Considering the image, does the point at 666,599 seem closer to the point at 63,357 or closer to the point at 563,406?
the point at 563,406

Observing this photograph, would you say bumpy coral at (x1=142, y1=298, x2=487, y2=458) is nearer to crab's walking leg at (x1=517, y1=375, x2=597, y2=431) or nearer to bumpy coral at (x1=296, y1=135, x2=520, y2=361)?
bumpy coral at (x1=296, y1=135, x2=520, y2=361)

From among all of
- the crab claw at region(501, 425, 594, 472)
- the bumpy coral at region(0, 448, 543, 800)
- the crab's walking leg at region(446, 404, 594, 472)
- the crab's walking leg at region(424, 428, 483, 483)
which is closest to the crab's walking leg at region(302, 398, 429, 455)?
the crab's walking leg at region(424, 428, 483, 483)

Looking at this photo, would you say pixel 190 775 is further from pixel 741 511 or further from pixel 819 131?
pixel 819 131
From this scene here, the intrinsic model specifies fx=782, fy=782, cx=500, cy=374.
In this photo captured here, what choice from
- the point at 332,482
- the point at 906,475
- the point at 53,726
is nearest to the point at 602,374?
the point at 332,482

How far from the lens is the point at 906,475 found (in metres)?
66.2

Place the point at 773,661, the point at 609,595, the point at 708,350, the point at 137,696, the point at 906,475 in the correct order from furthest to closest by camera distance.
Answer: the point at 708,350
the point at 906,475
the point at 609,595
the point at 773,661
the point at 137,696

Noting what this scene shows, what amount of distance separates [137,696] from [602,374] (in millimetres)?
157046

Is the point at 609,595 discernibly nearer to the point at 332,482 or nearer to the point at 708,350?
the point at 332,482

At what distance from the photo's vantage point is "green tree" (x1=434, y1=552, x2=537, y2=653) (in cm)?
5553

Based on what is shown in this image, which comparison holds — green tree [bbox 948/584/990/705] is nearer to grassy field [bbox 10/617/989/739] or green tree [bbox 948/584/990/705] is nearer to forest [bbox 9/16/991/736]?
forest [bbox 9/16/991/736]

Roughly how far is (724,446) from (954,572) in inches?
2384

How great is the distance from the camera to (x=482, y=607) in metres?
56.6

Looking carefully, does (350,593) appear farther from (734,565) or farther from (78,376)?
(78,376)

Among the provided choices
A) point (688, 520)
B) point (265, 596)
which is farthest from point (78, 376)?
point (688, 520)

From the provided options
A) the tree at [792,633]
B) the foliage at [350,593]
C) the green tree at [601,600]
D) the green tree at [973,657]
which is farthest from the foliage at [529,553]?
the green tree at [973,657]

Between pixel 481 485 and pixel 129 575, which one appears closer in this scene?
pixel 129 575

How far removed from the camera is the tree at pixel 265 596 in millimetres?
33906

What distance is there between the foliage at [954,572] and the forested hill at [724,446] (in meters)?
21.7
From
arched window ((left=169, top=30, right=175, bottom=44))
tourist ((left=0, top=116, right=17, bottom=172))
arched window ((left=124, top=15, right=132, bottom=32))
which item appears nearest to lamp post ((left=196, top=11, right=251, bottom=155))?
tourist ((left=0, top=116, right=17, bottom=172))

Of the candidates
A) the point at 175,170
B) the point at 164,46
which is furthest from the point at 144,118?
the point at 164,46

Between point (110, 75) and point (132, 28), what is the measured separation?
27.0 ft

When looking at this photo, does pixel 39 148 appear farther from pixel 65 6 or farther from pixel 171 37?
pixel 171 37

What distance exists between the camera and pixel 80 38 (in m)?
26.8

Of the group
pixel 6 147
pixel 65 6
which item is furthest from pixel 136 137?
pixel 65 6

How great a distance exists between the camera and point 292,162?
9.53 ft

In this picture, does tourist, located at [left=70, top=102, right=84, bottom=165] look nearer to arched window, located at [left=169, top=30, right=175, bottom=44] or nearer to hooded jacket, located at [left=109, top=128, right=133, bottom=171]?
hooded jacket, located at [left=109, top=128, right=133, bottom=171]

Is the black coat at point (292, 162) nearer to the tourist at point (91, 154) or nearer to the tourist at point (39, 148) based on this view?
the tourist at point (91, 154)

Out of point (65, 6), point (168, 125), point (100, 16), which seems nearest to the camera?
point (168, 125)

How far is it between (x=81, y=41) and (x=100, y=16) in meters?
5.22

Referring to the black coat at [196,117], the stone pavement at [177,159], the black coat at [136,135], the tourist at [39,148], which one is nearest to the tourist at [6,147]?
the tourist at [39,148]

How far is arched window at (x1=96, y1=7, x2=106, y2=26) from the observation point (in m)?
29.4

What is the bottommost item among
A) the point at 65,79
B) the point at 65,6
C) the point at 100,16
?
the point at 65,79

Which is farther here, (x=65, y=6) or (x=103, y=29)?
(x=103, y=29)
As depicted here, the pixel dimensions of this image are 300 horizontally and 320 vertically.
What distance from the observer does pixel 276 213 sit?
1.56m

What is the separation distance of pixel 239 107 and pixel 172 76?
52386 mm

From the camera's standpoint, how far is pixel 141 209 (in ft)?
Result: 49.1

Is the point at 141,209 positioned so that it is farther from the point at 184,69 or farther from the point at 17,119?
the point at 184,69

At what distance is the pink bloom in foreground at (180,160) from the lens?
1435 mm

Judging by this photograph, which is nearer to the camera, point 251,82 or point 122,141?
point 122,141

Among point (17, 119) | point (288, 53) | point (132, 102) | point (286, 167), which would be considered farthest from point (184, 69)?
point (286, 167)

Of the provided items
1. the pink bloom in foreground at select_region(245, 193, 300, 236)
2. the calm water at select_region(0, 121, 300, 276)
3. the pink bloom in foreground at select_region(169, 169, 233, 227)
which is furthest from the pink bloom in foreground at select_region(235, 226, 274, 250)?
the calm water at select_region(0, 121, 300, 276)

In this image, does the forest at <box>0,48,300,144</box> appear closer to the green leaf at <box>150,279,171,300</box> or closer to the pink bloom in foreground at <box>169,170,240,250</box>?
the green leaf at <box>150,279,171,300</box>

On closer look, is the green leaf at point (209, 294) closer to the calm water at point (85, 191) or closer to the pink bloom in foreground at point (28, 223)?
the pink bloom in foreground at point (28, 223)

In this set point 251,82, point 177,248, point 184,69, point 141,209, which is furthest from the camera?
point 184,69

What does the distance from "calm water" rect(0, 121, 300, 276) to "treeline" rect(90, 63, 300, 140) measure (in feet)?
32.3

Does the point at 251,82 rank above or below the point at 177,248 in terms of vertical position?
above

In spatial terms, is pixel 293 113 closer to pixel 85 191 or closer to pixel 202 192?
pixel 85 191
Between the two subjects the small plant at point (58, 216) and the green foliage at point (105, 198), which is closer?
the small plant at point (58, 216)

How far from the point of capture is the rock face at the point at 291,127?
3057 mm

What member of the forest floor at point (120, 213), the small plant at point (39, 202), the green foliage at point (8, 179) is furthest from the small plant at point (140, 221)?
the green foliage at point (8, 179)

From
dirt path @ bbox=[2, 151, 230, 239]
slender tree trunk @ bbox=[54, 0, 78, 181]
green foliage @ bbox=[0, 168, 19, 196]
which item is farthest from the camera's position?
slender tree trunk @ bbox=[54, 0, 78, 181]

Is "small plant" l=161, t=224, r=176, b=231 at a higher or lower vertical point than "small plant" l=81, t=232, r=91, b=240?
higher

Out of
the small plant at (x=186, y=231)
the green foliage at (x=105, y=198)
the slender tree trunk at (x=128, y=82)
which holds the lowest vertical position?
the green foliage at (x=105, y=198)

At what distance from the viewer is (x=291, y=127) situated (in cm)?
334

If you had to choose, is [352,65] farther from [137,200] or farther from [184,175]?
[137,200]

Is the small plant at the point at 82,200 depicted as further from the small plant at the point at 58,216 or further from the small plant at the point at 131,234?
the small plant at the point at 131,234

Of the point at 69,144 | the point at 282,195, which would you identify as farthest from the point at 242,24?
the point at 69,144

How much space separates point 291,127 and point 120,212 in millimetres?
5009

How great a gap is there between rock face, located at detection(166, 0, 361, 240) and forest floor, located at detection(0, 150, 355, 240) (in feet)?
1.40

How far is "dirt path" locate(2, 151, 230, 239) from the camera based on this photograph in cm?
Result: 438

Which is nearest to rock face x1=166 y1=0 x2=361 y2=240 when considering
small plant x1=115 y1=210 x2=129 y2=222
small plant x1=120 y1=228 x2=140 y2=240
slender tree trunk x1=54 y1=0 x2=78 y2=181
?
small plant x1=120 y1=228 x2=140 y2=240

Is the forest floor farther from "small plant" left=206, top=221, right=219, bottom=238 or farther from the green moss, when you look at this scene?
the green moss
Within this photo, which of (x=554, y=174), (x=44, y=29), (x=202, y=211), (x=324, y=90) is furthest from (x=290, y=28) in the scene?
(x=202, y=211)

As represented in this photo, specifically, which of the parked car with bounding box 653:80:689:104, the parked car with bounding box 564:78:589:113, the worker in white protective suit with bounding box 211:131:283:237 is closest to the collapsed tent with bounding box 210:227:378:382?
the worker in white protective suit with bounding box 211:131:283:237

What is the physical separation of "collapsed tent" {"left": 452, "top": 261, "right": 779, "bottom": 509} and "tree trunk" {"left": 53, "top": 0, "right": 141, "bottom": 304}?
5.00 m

• • •

§ **What to work on**
Transcribe the records above exactly, but only from the line that contains "As represented in" through their final line, inclusive.

§ **Task solution**
As represented in this photo, specifically, which of the parked car with bounding box 653:80:689:104, the parked car with bounding box 564:78:589:113, the worker in white protective suit with bounding box 211:131:283:237 is closest to the collapsed tent with bounding box 210:227:378:382?
the worker in white protective suit with bounding box 211:131:283:237

What is the physical separation of "collapsed tent" {"left": 452, "top": 261, "right": 779, "bottom": 509} and "tree trunk" {"left": 53, "top": 0, "right": 141, "bottom": 304}?
5.00 m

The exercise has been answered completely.